Gut sechs Jahre lag unser letzter, recht kleiner Verkostungsbericht über die Weine der nordspanischen Navarra bereits zurück, und so akzeptierten wir gerne die Einladung des regionalen Weinexportverbands für eine frühherbstliche Rundreise zu einigen der wichtigsten Erzeugerbetrieben der Region und für eine große Gemeinschafsverkostung, die es erlaubten, einen Überblick über das aktuellen Qualitätsniveau und das Potenzial der Weine zu bekommen und uns ein gutes, wenngleich widersprüchliches Bild von der Situation zwischen Pamplona und dem Ebro zu machen.

Anlass für die Einladung, so darf man vermuten, war die Absatzentwicklung der Weine von Navarra auf dem deutschen Markt in den letzten Jahren.

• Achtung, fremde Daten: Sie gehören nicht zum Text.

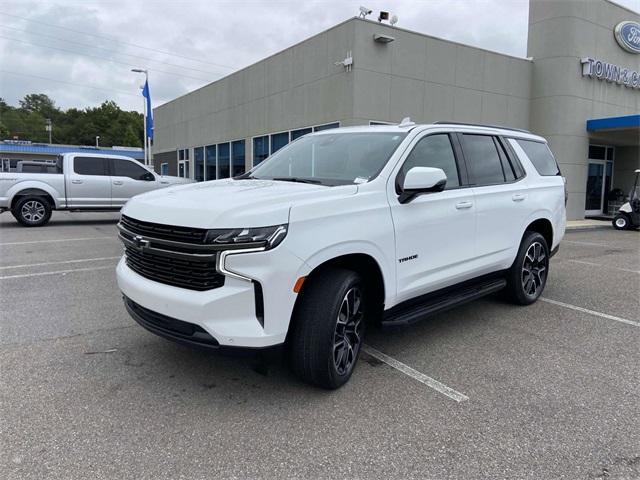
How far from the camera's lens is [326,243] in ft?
10.6

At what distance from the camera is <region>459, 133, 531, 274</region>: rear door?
484cm

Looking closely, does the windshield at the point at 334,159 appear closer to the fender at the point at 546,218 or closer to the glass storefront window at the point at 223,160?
the fender at the point at 546,218

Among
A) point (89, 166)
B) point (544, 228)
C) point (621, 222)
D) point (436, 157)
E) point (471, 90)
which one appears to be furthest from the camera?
point (471, 90)

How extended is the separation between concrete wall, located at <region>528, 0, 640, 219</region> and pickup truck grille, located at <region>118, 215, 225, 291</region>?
18.0 metres

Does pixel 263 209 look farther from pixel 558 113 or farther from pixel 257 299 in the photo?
pixel 558 113

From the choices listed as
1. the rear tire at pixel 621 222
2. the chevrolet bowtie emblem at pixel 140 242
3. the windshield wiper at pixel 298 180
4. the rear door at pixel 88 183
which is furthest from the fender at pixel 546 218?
the rear door at pixel 88 183

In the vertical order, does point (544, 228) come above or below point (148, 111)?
below

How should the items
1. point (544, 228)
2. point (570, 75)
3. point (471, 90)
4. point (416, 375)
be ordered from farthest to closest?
1. point (570, 75)
2. point (471, 90)
3. point (544, 228)
4. point (416, 375)

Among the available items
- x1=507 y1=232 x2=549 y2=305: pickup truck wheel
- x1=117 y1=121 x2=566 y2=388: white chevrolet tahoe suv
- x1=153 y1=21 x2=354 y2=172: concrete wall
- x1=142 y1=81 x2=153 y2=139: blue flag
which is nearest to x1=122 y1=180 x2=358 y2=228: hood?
x1=117 y1=121 x2=566 y2=388: white chevrolet tahoe suv

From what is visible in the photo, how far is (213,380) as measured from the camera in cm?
362

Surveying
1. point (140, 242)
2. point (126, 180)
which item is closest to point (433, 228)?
point (140, 242)

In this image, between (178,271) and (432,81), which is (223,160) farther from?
(178,271)

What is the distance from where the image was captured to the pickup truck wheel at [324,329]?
3211 millimetres

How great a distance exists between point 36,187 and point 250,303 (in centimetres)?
1225
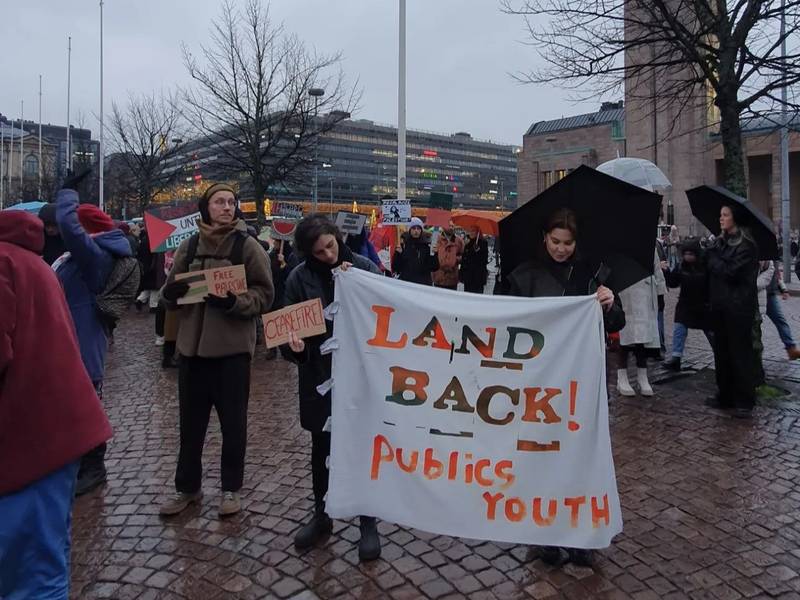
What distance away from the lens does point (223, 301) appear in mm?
3816

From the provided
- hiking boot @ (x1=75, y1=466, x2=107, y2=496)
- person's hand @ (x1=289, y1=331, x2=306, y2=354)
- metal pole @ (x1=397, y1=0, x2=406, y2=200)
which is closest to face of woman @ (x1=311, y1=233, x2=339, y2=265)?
person's hand @ (x1=289, y1=331, x2=306, y2=354)

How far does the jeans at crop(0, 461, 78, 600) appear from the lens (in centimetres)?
224

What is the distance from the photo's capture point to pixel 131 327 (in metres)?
12.8

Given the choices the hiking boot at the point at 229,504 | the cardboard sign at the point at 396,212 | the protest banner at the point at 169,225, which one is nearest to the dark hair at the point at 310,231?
the hiking boot at the point at 229,504

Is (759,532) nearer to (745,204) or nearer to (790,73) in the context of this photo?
(745,204)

Seit 2006 sanken die Ausfuhren von einem zuvor recht stabilen Niveau um 38-39.000 hl in drei großen Schritten auf zuletzt nur noch 24.000 hl - ein Verlust von 40 %, der nicht nur den ohnehin aleatorischen Fass-, sondern vor allem den in der Regel stabileren Flaschenweinmarkt betraf.
Marketingstrategie zwischen den Stühlen und tolle Weine
Auf diese Entwicklung möchten die regionalen Behörden mit einer neuen Marketingstrategie antworten, die verstärkt das Käufersegment zwischen 25 und 45 Jahre ins Visier nimmt, die einen stärkeren Akzent als bisher auf die Weinvielfalt (entsprechend der geologischen und klimatischen Vielfalt) innerhalb der DO-Herkunftsbezeichnung legt, die das Image der einst markenbildenden Roséweine wiederbelebt, die mithilfe einer strengeren Weinkontrolle für bessere Qualitäten sorgt und die Weintypen stärker als bisher "internationalisiert" - wohl nicht zuletzt mithilfe der so genannten internationalen Rebsorten wie Cabernet, Merlot, Chardonnay etc.
Dazu wurden in den letzten Jahren die recht strengen Produktionsvorschriften der DO "liberalisiert", neue Weinkategorien eingeführt und ein doppelter Verkostungszyklus vor Vergabe des DO-Siegels eingeführt. Ob dies das größte Problem der Navarra-Weine, keine wirkliche Identität (einheitliches, für den Verbraucher wiedererkennbares Geschmacks- und Preisprofil) zu besitzen, lösen kann, darf man bezweifeln. Größere Vielfalt ist etwas Schönes, aber wenn diese Vielfalt nicht durch die Klammer eines starken Markenprofils zusammengehalten wird, mündet sie in größerem Chaos - nicht unbedingt förderlich für eine Absatzsteigerung und schon gar nicht förderlich für das, was die Navarra am nötigsten hat: Eine Revitalisierung des Wertes ihrer Weine.
So war es bei den Besuchen und Diskussionen auffällig, wenn auch im Lichte des Gesagten nicht verwunderlich, dass kaum einer der Ansprechpartner in der Lage war, so etwas wie ein Markenprofil "des Navarra" (rot, rosé oder weiß) zu definieren. Eher überraschend war, dass trotz des verkommenen Markenimages und des fast schon lächerlich niedrigen Preisniveaus, auf dem viele Weine angeboten werden, einige Erzeuger doch gute bis überragende Qualitäten vorweisen konnten - und das nicht nur bei den "Pago"-Weinen, die ohnehin eine Sonderstellung genießen (sollen). Für den Verbraucher ist das natürlich eine tolle Gelegenheit, Spitzenweine zu absoluten Schnäppchenpreisen - der Reserva de Familia von Marco Real ist um 11-12 EUR zu haben - zu erwerben. Die Probleme der Region wird diese Tatsache auf absehbare Zeit allerdings nicht lösen.